__Problems to work on__
a - According to the dissertation advice text, with whom should you discuss the issues involved in choosing a subject?
b - Reproduce word for word the part of the dissertation advice text that opens with the words containing "Discussing these issues" and closes with "your final mark.".

__Reading text__

****************************************

Five steps to a successful dissertation
The final-year dissertation is a milestone in your university career. You’ve struggled through hangovers, early morning lectures and extended nights in the library. Now you’re ready to face the challenge of the dissertation, incorporating all the research techniques that you’ve learnt into one long, strenuous piece of work.
Take a look at the five golden rules of dissertations:
1. Choose the right subject
Choosing a subject or area of enquiry that really appeals to you will help keep you motivated. Before deciding on a subject, think about a few options and consider where your research may take you, what sources are available for each, and if the subject is likely to sustain your interest. You’ll also need to ensure the subject contains enough scope – or conversely is not too broad – for a viable dissertation.
Discussing these issues with your tutor or supervisor should help shape your ideas.
2. Start early
Start working on your dissertation as soon as possible. Most students are given months to complete their dissertation and these months can shrink away very quickly, leaving you with almost no time at all.
By starting early, complications can be sorted out without creating a massive scramble at the end. Completing your research and the main body of your dissertation with plenty of time to spare will give you opportunity to review and refine what you’ve written which can make all the difference to your final mark.
3. Understand requirements from the outset
Following any required format or guidelines from the beginning can avoid later panic, and it is often much easier to do things as you go along, rather than to try and remember months afterwards, or to rush back through when your deadline’s approaching.

****************************************

__Data provided__
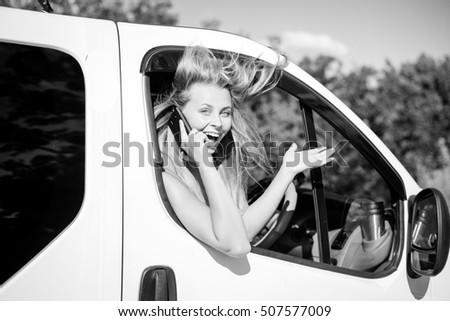 Black and white picture of joyful blond girl speaking phone and looking from car window. Young woman excited and smiling while talking with someone on sunny countryside background.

****************************************

__Answers for each item__
a - Your tutor or supervisor.

b -
Discussing these issues with your tutor or supervisor should help shape your ideas.
2. Start early
Start working on your dissertation as soon as possible. Most students are given months to complete their dissertation and these months can shrink away very quickly, leaving you with almost no time at all.
By starting early, complications can be sorted out without creating a massive scramble at the end. Completing your research and the main body of your dissertation with plenty of time to spare will give you opportunity to review and refine what you’ve written which can make all the difference to your final mark.